The U.S. economic picture has been mixed as of late, as job gains were back up in February but the growth in financial markets such as stocks, U.S. dollar, and oil prices, has not been enough to offset the flatness in economic growth.
The economy received a slight boost Friday when the Bureau of Economic Analysis (BEA ) announced that the gross domestic product (GDP) grew at an annual rate of 1.4 percent  in its third and final estimate for Q4—an increase from 0.7 percent in the first Q4 estimate released in January and 1.0 percent in the second Q4 estimate released in February.

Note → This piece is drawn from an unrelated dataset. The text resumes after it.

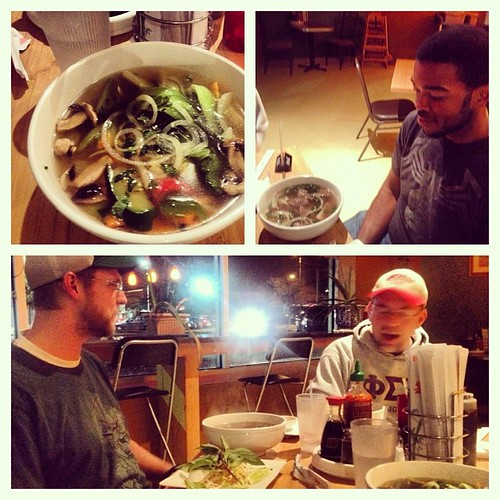 Last night we had #pho! It was delicious. I had a veggie pho and Willie had a bit of everything.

“Final fourth quarter GDP numbers showed slight improvement over earlier estimates but represented a disappointment as a close to the year,” Fannie Mae chief economist Doug Duncan said. “The 2 percent growth rate fourth quarter over fourth quarter for 2015 correlates with the majority view in our National Housing Survey that the economy is on the wrong track even though this current expansion is now the fourth longest since World War II.”

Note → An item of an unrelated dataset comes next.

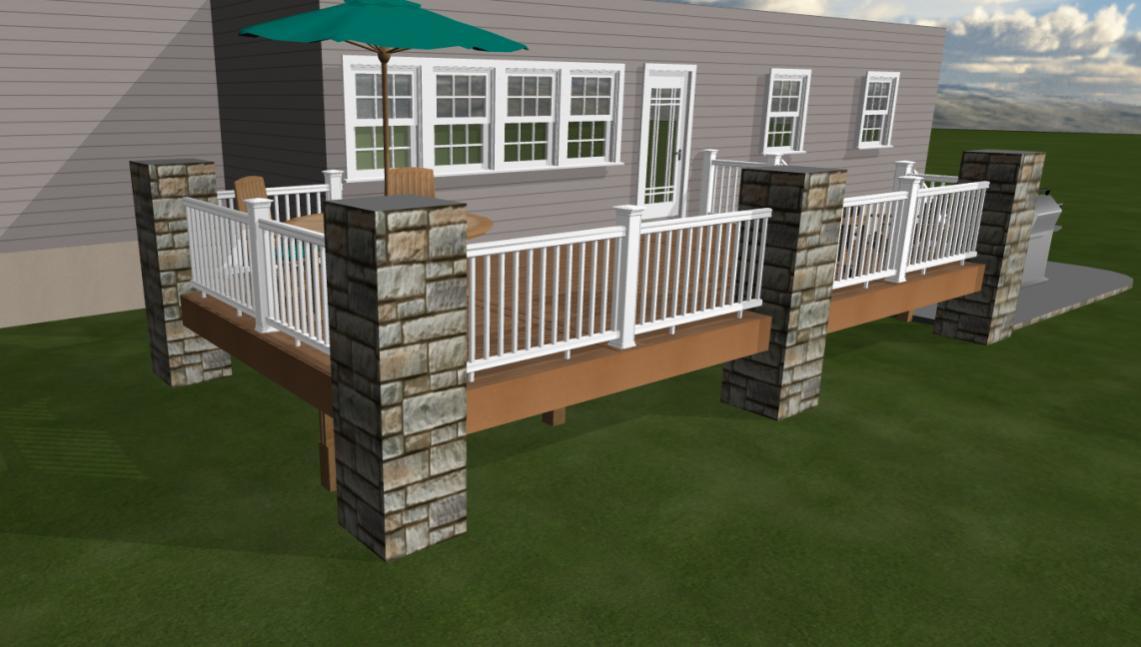 Good Deck Design Programs Decks Amp Fencing Contractor Talk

He continued, “The upward revision in consumer spending's contribution to growth is consistent with our expectations that consumers will provide sufficient support to keep the economy from backsliding. However, that will be insufficient to push the economy forward beyond the 2 percent rate of growth as the decline in corporate profit, the drag of the strong dollar, and the manufacturing slowdown all suggest 2016 will be more of the same for growth.”

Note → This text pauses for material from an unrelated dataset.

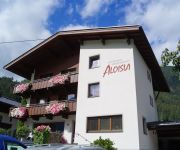 Gästehaus Appartements Aloisia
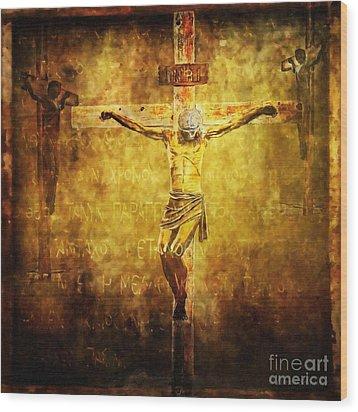Crucified Via Dolorosa 12 Wood Print by Lianne Schneider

GDP growth, even with the slight upward revision for the third Q4 estimate, was still down by a full percentage point over-the-year (2.4 percent for Q4 2014).
“The slowdown in growth over the year reflects drags from slowing PCE (personal consumption expenditures) growth, inventory adjustments following an earlier surge, declines in the energy sector based on collapsing oil prices, and to a lesser extent a strong dollar weakening exports,” said National Association of Home Builders (NAHB) Assistant VP for Forecasting and Analysis Robert Denk. “Upward revisions to PCE growth, a winding down of energy sector declines, more sustainable inventory investment, and a modest weakening of the US dollar so far in 2016, potentially spurring exports, combine to point to accelerating GDP growth going forward.”
Even with the increase in GDP production for Q4’s final estimate, housing’s share of the GDP effectively remained unchanged at 15.30 percent, according to the NAHB. The NAHB reported, however, that the building and remodeling component of housing, residential fixed investment (RFI) had expanded for the fifth straight quarter up to 3.32 percent of the total GDP.
RFI, which is the measure of how homebuilding, multifamily development, and remodeling contributes to the GDP, during Q4 2015 was at its highest level since the first quarter of 2008. According to NAHB, RFI’s 3.32 percent share of the economy amounted to seasonally adjusted annual pace of $547 billion, which was an improvement of 2.42 percent over the third quarter. RFI contributed 0.33 points to the growth of the GDP during Q4, meaning that without RFI, the GDP would have increased by 1.07 percent without RFI. Historically, RFI averages about 5 percent of GDP.
The other housing component that impacts GDP, housing services (which includes gross rents and utilities paid by renters, estimates of the cost to rent owner-occupied units, and utility payments, represented 11.98 percent of the economy, which calculated to a seasonally-adjusted annual rate of $1.97 trillion. Historically, housing services have averaged 12 to 13 percent of the economy.
Earlier in March, the Federal Reserve deemed economic growth insufficient enough for a rate hike. In Fannie Mae’s March 2016 Economic and Housing Outlook , Duncan stated that “We see lingering effects of the strong dollar, low oil prices, and soft overseas demand creating a drag on economic growth. However, the economy appears to have regained some footing after a slowdown in the fourth quarter of 2015, as stocks bounced back and oil prices have risen amid a strengthening labor market. Current labor market and inflation conditions continue to support our expectation of a fed funds rate hike of 25 basis points each in June and December.”